What is the definition of "source population"? What is the definition of source population?
Suppose we screen $100,000$ people and then include $50,000$ people in three studies $A$, $B$ and $C$. For study $A$, is the source population the $50,000$ people or the $100,000$ people screened?
 A: The source population in an epidemiological context should be the group that you would like to make inferences about, based on what you see in your sample. 
A: The source population would be the one that the 100,000 people were drawn from - not necessarily only those 100,000 people. You say that these people were screened which I take to mean they were assessed in some way to determine eligibility to be a part of your sample of 50,000 people. There are then two possibilities that I can see: 
(1) these 100,000 people represent the entirety of the population about which you want to make inferences, in which case the 100,000 people are the source population for all three studies and the subset of the 50,000 people selected to be in each study is the study sample for that study. 

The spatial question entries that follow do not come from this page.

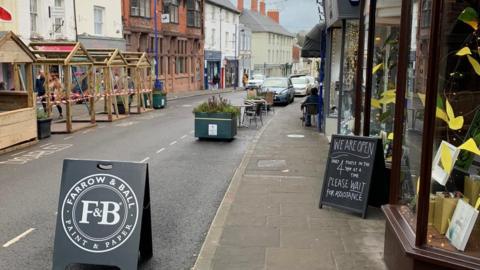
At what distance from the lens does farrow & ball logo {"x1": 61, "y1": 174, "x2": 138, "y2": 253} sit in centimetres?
484

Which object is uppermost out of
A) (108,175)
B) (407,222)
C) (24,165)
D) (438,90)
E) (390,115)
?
(438,90)

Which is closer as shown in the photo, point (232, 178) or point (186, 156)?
point (232, 178)

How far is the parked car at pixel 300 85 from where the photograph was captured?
130 feet

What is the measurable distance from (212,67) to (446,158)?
5064cm

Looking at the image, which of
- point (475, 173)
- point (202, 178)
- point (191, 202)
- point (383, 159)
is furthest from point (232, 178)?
point (475, 173)

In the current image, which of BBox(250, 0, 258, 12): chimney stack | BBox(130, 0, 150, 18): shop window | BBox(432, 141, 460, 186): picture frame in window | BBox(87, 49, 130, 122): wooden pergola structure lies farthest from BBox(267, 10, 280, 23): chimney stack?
BBox(432, 141, 460, 186): picture frame in window

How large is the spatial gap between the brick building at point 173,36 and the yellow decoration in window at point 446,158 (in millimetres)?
31610

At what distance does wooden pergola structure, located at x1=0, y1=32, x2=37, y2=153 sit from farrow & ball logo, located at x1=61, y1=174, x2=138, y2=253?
28.0 feet

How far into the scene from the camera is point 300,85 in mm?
40312

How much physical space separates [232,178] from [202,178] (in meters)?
0.62

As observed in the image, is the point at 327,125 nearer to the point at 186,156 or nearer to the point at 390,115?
the point at 186,156

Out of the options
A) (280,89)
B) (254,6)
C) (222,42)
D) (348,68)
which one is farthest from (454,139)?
(254,6)

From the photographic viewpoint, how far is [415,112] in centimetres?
507

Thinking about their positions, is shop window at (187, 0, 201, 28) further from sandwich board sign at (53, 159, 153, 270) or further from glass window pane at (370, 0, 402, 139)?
sandwich board sign at (53, 159, 153, 270)
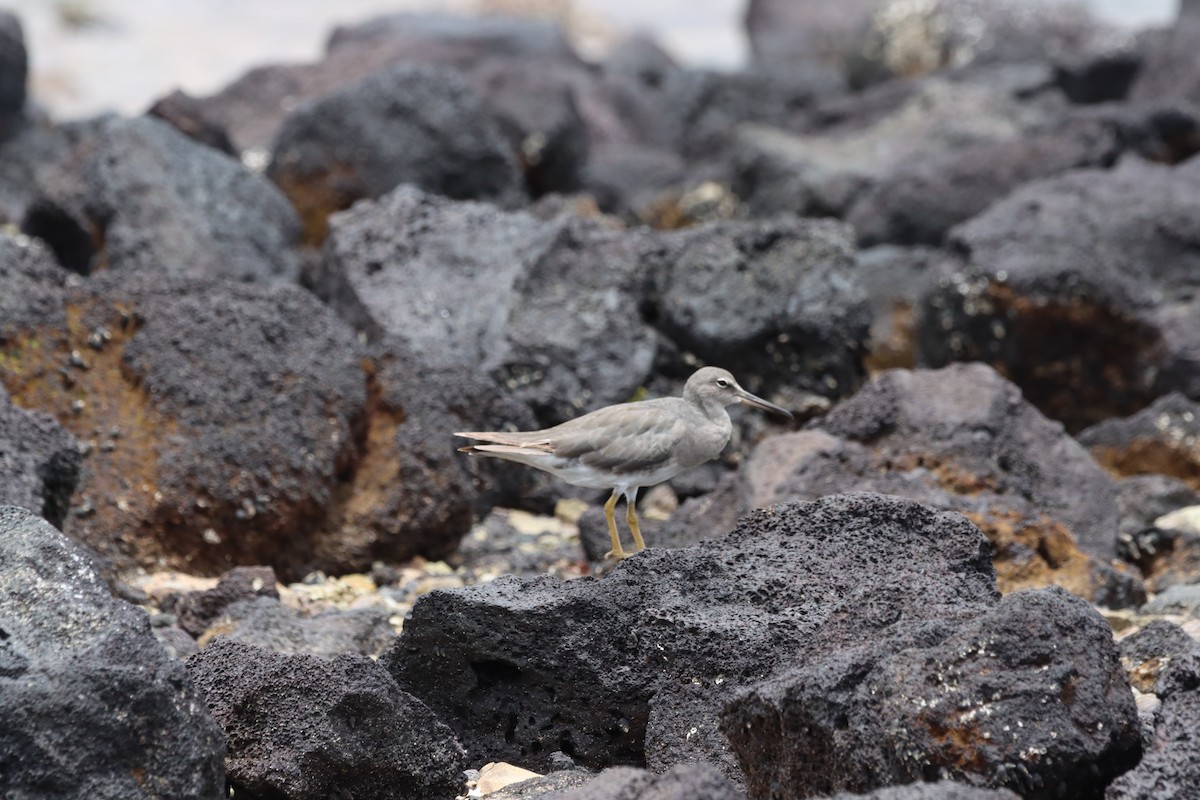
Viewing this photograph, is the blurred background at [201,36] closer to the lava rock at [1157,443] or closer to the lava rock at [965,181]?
the lava rock at [965,181]

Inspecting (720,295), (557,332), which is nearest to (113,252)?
(557,332)

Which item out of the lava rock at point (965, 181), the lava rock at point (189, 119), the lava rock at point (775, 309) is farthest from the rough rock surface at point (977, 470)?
the lava rock at point (189, 119)

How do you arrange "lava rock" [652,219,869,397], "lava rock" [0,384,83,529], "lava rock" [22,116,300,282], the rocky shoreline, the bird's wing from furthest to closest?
"lava rock" [22,116,300,282] → "lava rock" [652,219,869,397] → the bird's wing → "lava rock" [0,384,83,529] → the rocky shoreline

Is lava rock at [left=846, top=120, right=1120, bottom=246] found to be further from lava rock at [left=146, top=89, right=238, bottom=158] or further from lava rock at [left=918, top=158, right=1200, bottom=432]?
lava rock at [left=146, top=89, right=238, bottom=158]

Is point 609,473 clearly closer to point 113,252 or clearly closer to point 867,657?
point 867,657

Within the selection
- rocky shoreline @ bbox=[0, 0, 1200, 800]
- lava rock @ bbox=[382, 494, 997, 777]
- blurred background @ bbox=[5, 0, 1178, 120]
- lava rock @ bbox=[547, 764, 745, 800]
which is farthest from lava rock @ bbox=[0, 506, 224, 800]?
blurred background @ bbox=[5, 0, 1178, 120]

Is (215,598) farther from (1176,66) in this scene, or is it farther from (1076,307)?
(1176,66)
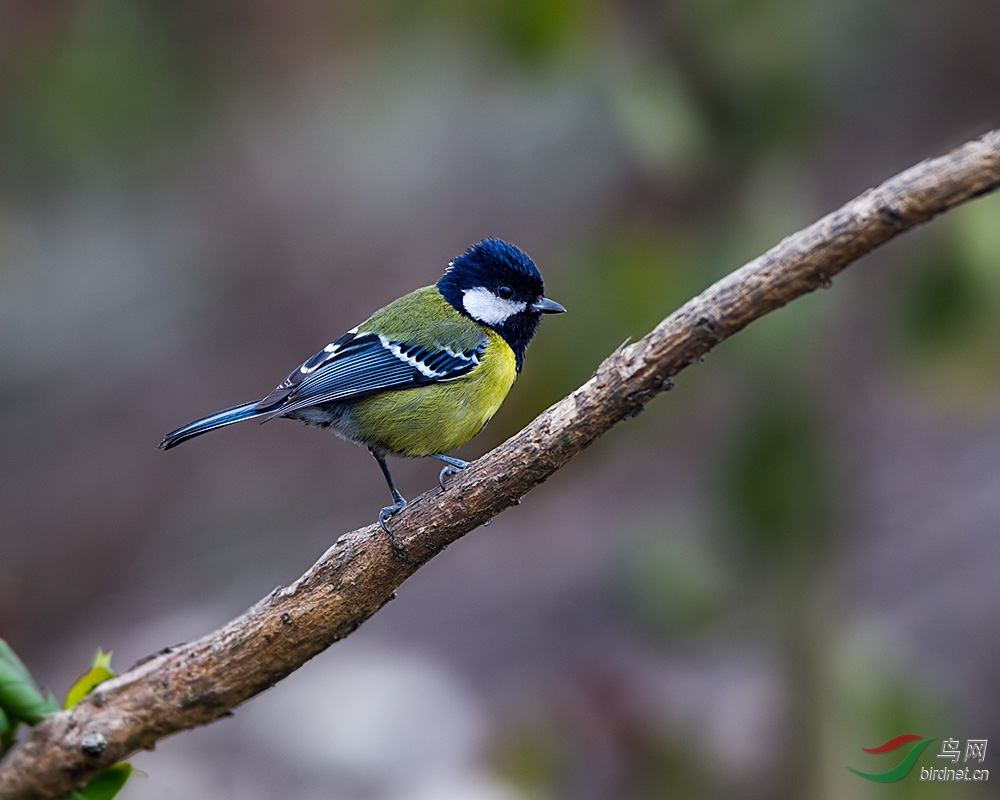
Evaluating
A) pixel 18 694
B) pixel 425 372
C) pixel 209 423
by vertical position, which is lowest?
pixel 18 694

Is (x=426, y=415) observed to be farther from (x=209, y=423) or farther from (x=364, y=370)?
(x=209, y=423)

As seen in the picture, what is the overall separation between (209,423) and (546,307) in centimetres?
95

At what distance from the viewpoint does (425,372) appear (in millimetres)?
2629

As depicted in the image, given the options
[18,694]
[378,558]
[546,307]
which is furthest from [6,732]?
[546,307]

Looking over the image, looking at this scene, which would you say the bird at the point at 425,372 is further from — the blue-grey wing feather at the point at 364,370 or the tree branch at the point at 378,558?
the tree branch at the point at 378,558

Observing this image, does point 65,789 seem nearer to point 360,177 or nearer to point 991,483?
point 991,483

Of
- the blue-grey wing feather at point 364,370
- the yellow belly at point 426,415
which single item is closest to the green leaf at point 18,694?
the blue-grey wing feather at point 364,370

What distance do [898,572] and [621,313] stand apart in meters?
2.53

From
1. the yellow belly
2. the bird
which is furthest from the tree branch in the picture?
the yellow belly

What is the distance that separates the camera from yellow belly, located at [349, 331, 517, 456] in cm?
259

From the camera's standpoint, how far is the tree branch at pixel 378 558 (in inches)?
58.0

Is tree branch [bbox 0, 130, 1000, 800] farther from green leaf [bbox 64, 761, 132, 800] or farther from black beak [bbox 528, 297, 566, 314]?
black beak [bbox 528, 297, 566, 314]

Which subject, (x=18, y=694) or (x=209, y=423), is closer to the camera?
(x=18, y=694)

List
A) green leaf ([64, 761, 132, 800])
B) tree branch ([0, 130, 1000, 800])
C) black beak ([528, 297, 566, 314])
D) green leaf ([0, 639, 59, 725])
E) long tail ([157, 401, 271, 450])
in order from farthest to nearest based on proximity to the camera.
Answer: black beak ([528, 297, 566, 314]) → long tail ([157, 401, 271, 450]) → green leaf ([64, 761, 132, 800]) → green leaf ([0, 639, 59, 725]) → tree branch ([0, 130, 1000, 800])
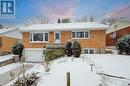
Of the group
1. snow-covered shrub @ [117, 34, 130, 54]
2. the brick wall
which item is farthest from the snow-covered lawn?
the brick wall

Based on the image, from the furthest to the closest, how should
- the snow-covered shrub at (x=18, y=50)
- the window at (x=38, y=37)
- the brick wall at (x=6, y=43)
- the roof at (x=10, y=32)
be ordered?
the brick wall at (x=6, y=43) < the roof at (x=10, y=32) < the snow-covered shrub at (x=18, y=50) < the window at (x=38, y=37)

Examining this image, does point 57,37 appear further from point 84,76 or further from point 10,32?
point 84,76

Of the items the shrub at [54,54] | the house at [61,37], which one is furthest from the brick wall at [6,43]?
the shrub at [54,54]

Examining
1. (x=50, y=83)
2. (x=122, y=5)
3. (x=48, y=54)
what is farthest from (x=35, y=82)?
(x=122, y=5)

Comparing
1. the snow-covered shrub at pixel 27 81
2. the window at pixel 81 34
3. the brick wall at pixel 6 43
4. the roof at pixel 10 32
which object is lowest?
the snow-covered shrub at pixel 27 81

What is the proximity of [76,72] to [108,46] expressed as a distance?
13.7 metres

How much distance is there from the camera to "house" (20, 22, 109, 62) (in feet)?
53.8

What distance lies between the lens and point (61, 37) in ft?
55.6

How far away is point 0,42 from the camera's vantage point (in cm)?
2103

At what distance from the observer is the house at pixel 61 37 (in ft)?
53.8

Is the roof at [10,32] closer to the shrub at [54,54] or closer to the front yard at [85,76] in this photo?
the shrub at [54,54]

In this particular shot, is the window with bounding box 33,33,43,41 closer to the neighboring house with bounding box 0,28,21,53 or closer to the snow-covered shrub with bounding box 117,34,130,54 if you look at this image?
the neighboring house with bounding box 0,28,21,53

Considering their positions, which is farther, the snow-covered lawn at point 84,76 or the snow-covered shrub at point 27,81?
the snow-covered shrub at point 27,81

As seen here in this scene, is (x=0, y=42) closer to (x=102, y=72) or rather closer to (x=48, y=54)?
(x=48, y=54)
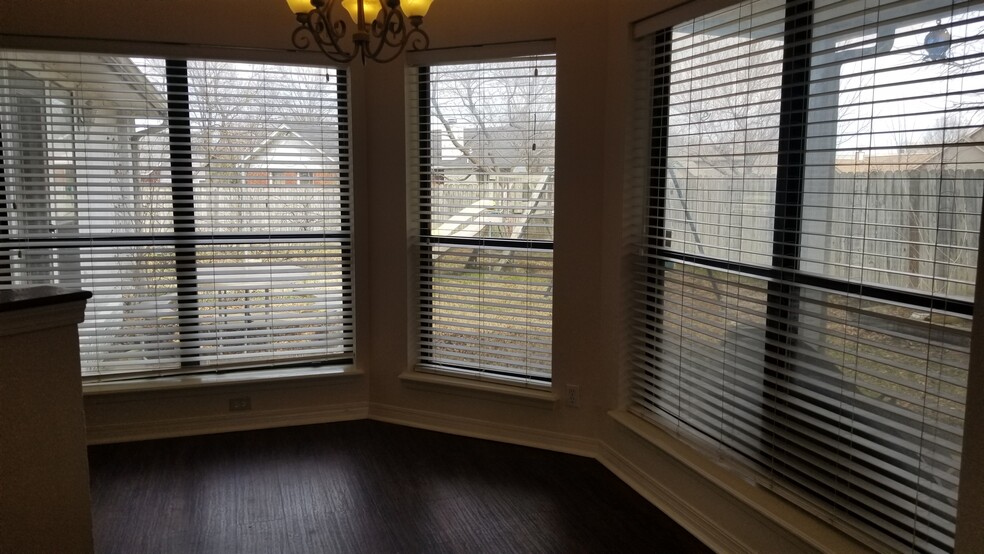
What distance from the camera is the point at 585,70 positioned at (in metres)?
3.65

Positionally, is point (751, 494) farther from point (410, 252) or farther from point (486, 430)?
point (410, 252)

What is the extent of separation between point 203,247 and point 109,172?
2.25 ft

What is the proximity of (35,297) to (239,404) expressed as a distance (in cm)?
236

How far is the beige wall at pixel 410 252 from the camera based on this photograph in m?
3.55

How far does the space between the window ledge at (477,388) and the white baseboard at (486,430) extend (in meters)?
0.17

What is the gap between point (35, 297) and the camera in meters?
2.11

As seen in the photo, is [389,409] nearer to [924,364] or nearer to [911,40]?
[924,364]

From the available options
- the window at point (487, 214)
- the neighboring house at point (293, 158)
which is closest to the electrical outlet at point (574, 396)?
the window at point (487, 214)

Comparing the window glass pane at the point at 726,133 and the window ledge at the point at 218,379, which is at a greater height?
the window glass pane at the point at 726,133

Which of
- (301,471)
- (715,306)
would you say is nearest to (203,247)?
(301,471)

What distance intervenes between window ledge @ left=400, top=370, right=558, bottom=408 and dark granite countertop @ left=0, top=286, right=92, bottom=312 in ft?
7.59

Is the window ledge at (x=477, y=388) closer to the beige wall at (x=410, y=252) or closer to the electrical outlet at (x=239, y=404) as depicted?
the beige wall at (x=410, y=252)

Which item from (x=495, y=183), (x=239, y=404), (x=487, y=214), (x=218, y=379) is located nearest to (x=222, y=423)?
(x=239, y=404)

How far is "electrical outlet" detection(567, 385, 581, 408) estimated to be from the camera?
3.91m
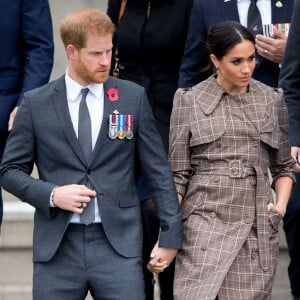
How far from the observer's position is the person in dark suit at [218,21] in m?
6.79

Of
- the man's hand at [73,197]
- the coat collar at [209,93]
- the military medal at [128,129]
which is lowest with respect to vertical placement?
the man's hand at [73,197]

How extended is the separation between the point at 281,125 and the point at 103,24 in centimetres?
100

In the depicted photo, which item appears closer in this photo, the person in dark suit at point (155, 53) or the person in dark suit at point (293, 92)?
the person in dark suit at point (293, 92)

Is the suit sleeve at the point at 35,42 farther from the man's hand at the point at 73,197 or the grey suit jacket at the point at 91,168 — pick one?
the man's hand at the point at 73,197

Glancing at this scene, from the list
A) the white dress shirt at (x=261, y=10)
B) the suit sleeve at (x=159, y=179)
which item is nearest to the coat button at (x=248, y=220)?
the suit sleeve at (x=159, y=179)

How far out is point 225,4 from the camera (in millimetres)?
6840

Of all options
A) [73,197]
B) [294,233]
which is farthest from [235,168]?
[294,233]

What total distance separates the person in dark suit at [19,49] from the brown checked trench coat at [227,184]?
1.05 m

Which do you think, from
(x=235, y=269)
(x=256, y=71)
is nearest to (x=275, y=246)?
(x=235, y=269)

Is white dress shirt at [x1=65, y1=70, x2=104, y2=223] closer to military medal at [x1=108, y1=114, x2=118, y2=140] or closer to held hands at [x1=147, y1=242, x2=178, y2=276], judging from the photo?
military medal at [x1=108, y1=114, x2=118, y2=140]

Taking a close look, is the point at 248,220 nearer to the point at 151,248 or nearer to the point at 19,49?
the point at 151,248

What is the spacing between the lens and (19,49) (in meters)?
6.92

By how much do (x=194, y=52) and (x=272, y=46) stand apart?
42cm

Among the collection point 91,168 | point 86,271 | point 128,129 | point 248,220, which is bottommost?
point 86,271
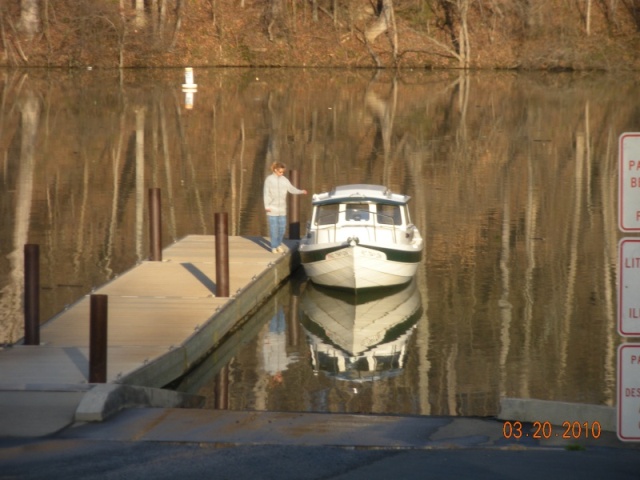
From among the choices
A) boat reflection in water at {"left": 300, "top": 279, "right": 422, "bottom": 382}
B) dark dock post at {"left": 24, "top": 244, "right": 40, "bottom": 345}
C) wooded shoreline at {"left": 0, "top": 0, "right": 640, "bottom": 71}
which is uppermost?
wooded shoreline at {"left": 0, "top": 0, "right": 640, "bottom": 71}

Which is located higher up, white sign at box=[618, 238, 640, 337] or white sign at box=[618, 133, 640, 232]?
white sign at box=[618, 133, 640, 232]

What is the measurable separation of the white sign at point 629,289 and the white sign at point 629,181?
5.3 inches

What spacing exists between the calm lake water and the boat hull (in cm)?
33

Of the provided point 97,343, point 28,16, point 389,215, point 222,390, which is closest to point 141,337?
point 222,390

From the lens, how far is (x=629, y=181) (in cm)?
702

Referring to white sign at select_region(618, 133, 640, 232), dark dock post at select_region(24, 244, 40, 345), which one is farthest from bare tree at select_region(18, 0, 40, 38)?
white sign at select_region(618, 133, 640, 232)

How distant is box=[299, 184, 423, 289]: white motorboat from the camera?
1970 centimetres

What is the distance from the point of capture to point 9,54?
69750mm

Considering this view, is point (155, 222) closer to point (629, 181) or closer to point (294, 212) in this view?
point (294, 212)

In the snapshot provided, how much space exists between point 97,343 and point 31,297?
2.07 meters

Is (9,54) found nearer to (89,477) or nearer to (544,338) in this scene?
(544,338)

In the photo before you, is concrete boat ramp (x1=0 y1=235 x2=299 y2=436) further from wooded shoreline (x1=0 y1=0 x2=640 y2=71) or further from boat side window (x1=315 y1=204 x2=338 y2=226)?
wooded shoreline (x1=0 y1=0 x2=640 y2=71)

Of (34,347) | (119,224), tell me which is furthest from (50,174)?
(34,347)

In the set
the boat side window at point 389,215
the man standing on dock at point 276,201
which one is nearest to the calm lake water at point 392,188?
the man standing on dock at point 276,201
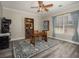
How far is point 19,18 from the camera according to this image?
629 cm

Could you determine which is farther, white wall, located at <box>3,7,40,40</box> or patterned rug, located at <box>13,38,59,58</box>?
white wall, located at <box>3,7,40,40</box>

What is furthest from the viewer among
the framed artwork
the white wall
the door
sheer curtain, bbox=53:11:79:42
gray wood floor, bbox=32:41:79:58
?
the framed artwork

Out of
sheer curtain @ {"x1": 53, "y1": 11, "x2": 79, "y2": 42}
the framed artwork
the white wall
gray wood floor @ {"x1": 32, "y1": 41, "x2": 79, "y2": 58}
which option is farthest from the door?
gray wood floor @ {"x1": 32, "y1": 41, "x2": 79, "y2": 58}

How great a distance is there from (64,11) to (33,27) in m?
3.09

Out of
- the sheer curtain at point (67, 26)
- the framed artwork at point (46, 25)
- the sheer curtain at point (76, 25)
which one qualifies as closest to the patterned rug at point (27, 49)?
the sheer curtain at point (76, 25)

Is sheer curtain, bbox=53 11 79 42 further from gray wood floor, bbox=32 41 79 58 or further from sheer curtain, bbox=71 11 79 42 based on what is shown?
gray wood floor, bbox=32 41 79 58

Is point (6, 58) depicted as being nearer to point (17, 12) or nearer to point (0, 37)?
point (0, 37)

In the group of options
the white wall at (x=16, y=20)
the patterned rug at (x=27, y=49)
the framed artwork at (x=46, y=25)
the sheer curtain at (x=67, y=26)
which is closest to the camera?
the patterned rug at (x=27, y=49)

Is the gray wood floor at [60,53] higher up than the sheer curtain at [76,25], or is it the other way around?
the sheer curtain at [76,25]

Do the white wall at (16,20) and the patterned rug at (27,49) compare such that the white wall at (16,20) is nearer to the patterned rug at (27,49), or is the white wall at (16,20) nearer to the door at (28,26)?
the door at (28,26)

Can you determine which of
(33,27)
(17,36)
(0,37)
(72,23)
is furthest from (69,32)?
(0,37)

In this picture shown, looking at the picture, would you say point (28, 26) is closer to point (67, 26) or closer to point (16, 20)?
point (16, 20)

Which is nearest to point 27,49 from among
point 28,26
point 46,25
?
point 28,26

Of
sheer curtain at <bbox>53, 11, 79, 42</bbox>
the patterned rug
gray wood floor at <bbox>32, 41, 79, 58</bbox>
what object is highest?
sheer curtain at <bbox>53, 11, 79, 42</bbox>
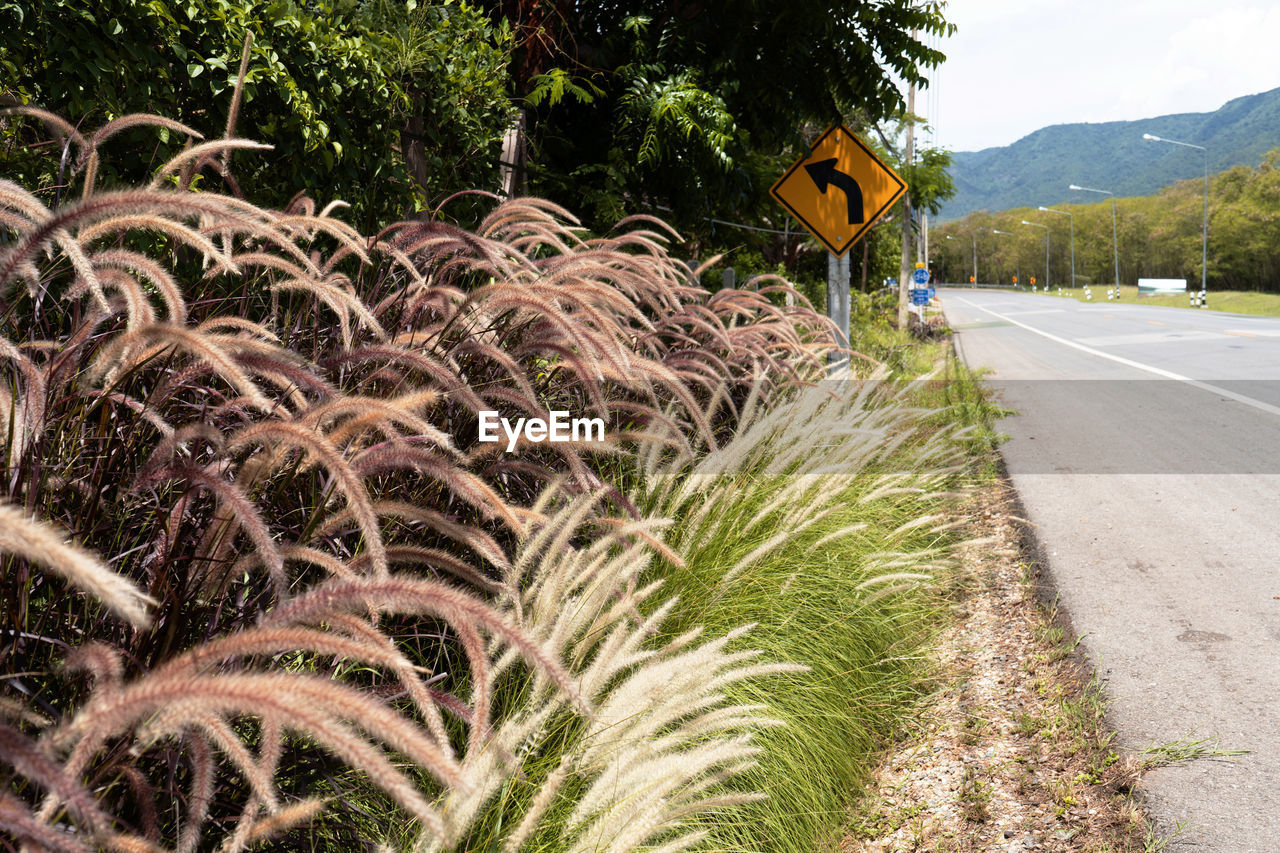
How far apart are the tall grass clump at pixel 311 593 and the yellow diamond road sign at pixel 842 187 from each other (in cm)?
627

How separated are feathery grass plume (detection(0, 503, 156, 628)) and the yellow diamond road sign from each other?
8.31 meters

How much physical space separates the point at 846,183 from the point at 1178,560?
16.6 feet

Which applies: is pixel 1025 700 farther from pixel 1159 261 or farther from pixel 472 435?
pixel 1159 261

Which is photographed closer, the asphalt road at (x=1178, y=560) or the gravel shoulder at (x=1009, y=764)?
the gravel shoulder at (x=1009, y=764)

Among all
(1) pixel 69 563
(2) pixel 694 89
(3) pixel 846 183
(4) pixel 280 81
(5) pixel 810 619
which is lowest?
(5) pixel 810 619

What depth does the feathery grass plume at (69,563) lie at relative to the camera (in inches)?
26.9

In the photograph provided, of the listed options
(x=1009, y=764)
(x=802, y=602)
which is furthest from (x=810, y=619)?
(x=1009, y=764)

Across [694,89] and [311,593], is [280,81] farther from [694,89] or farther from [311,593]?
[694,89]

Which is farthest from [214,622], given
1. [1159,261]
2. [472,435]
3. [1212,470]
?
[1159,261]

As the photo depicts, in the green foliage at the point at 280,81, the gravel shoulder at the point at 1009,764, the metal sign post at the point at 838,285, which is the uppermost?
the green foliage at the point at 280,81

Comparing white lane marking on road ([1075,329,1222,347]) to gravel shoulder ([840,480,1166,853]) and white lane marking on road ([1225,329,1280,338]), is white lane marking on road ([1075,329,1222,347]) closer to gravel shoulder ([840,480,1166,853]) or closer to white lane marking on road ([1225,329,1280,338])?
white lane marking on road ([1225,329,1280,338])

(2) these 100,000 people are a subset of the population about which you want to make inferences, and were selected in some way for screening. In this second case, the 100,000 people are not the source population - the source population is the population from which the 100,000 people were originally selected. This is true for all three studies. The 100,000 people can be considered a sample used for recruitment, and the subset of the 50,000 people used in each study is the specific study sample for that study.
A: The source population in your example is somewhat ambiguous - though a source population for any given study is often somewhat hard to define.
Generally speaking, the source population is the population from which your study subjects are drawn. In your example, that would be the 100,000 screened individuals under a specific assumption. Namely, that the screened population is an entire population.
For example, if your study screened 100,000 individuals in the U.S. Navy chosen at random, your source population is not the 100,000, but "Active duty members of the U.S. Navy". The smaller studies are just sub-sets of that 100,000 person group, but that's not the population you drew the study samples from.
I find the best way to think about the source population is to ask "Who could have been in my study?" Is there something about those 100,000 that means they're the only people who could possibly have enrolled, or is there a greater population out there that the 100,000 were themselves drawn from?
A: Rothman certainly implies that "source population" is just "population", in which case the source population would, I think, be the population from which the 100,000 people came. The 50,000 in each study is the sample.